Private placement of corporate bonds at a record high in FY23: Report

Mumbai : A record raising of over 800 corporates and institutions 8.3 trillion of funds through private placement of corporate bonds in FY23, amid high foreign borrowings and higher interest rates at home, according to Prime Database.

Private placement refers to a sale to pre-selected investors rather than an open market sale. The Prime Database holds data on the primary capital market.

It was raised by 855 institutions and corporates. Transactions, listed and unlisted, with tenor and put/call options of more than 365 days are considered.

According to Pranav Haldia, Managing Director, Prime Database Group, this happened due to a combination of factors like costlier overseas borrowings, increase in credit demand, higher bank lending rates and issuance of large amounts by some issuers.

According to primedatabase.com, the highest mobilization in the year was done in the All India Financial Institutions/Banks category. 4,17,323 crores. it was in comparison 2,68,413 crore in 2021-22, representing an increase of 55 per cent. Mobilization by the private sector (excluding banks/financial institutions) also saw an increase, rising to 12 per cent. 3,39,033 cr as against 3,02,985 crore in 2021-22.

Government organizations together raised 40 percent of the total amount, which is more than 34 percent in 2021-22. According to Primedatabase.com, among government entities, All India Financial Institutions/Banks led with 78 per cent share followed by PSUs with 17 per cent share.

The highest mobilization through debt private placement during the year was done by HDFC ( 78,415 crore) followed by NABARD ( 49,510 crore), PFC ( 42,097 crore), SBI ( 38,851 crore) and SIDBI ( 35,405 crore). Top 5 issuers raised for 2022-23 2,44,277 cr as against Rs 1,61,895 crore raised by top 5 issuers in 2021-22.

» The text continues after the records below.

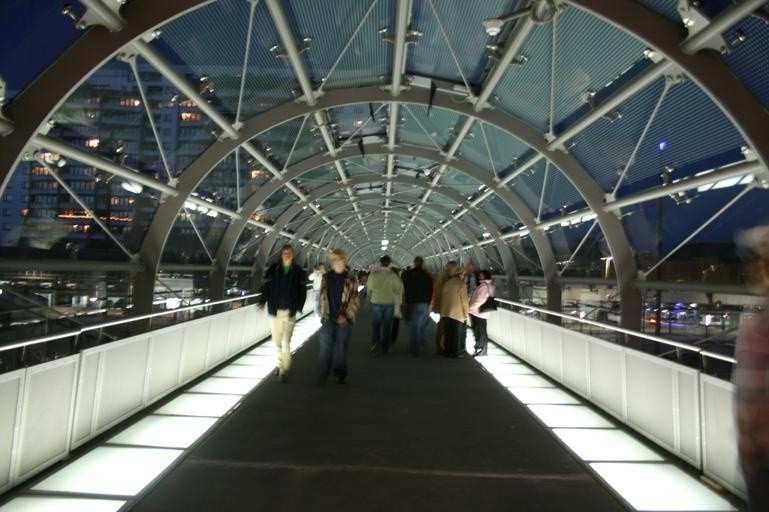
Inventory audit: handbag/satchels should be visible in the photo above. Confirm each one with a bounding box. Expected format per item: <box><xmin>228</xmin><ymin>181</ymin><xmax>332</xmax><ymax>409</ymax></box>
<box><xmin>479</xmin><ymin>297</ymin><xmax>497</xmax><ymax>312</ymax></box>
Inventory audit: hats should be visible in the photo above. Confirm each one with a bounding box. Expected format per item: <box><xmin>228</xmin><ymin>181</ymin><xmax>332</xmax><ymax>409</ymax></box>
<box><xmin>449</xmin><ymin>267</ymin><xmax>466</xmax><ymax>277</ymax></box>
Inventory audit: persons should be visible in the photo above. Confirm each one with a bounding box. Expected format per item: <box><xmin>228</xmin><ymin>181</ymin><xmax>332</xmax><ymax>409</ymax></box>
<box><xmin>730</xmin><ymin>224</ymin><xmax>769</xmax><ymax>512</ymax></box>
<box><xmin>257</xmin><ymin>244</ymin><xmax>497</xmax><ymax>387</ymax></box>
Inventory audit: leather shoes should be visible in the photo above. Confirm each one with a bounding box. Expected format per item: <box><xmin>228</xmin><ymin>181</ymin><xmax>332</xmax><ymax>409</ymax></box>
<box><xmin>439</xmin><ymin>349</ymin><xmax>487</xmax><ymax>359</ymax></box>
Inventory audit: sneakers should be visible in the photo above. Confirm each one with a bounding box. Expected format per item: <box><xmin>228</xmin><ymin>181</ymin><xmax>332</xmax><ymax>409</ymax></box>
<box><xmin>320</xmin><ymin>376</ymin><xmax>345</xmax><ymax>385</ymax></box>
<box><xmin>274</xmin><ymin>366</ymin><xmax>287</xmax><ymax>384</ymax></box>
<box><xmin>369</xmin><ymin>342</ymin><xmax>389</xmax><ymax>353</ymax></box>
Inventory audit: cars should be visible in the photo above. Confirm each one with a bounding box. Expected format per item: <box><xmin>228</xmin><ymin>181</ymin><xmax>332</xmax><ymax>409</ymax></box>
<box><xmin>644</xmin><ymin>303</ymin><xmax>738</xmax><ymax>328</ymax></box>
<box><xmin>92</xmin><ymin>296</ymin><xmax>211</xmax><ymax>309</ymax></box>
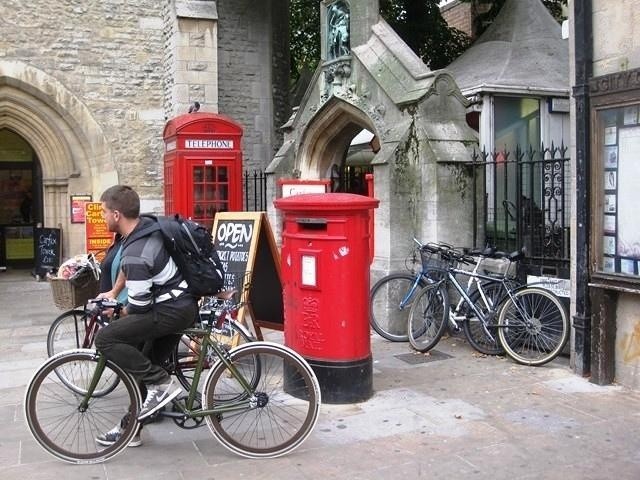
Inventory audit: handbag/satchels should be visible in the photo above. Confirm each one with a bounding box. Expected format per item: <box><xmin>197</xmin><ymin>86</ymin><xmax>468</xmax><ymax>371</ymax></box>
<box><xmin>57</xmin><ymin>253</ymin><xmax>101</xmax><ymax>280</ymax></box>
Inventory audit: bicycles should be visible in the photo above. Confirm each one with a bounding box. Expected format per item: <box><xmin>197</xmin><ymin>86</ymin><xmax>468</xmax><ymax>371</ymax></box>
<box><xmin>407</xmin><ymin>249</ymin><xmax>570</xmax><ymax>367</ymax></box>
<box><xmin>24</xmin><ymin>298</ymin><xmax>323</xmax><ymax>467</ymax></box>
<box><xmin>369</xmin><ymin>237</ymin><xmax>529</xmax><ymax>356</ymax></box>
<box><xmin>46</xmin><ymin>245</ymin><xmax>261</xmax><ymax>406</ymax></box>
<box><xmin>518</xmin><ymin>208</ymin><xmax>570</xmax><ymax>257</ymax></box>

The maximum amount raised in the above 10 year maturity bucket was ( 2.92 lakh crore or 35 per cent of the total amount) followed by 3-5 year bucket ( 2.62 lakh crore or 32 per cent of the total amount).

about three-fifths of the total amount ( 4.93 lakh crore) was in the 7-8 per cent coupon range and 18 per cent of the total amount ( 1.47 lakh crore) was in the 8-9 per cent coupon range. This was in contrast to 2021-22, wherein only 21 per cent of the issue amount was in the 7-8 per cent coupon range, 6 per cent of the issue amount was in the 8-9 per cent coupon range, while a whopping 52 per cent was below the 7 per cent coupon range. Was.

as many issues 5.58 lakh crore or 67 per cent of the total amount were AAA rated.

On an industry-wise basis, the banking/financial services sector continues to dominate the market, growing collectively 6,17,534 crore or 74 per cent of the total amount. The housing/civil construction/real estate sector stood second with a share of 5 per cent ( 38,152 crore).

Most released in the month of December 2022 1,24,073 crore (14.9 per cent) by March 2023. 1,16,364 crore (14 per cent).

393 first-time issuers hit the market in 2022-23 as compared to 381 last year.

Outlook for 2023-24

According to Haldia, the pace of corporate bond issuance is likely to slow down given the recent taxation changes in debt mutual funds, which are large investors in the sector.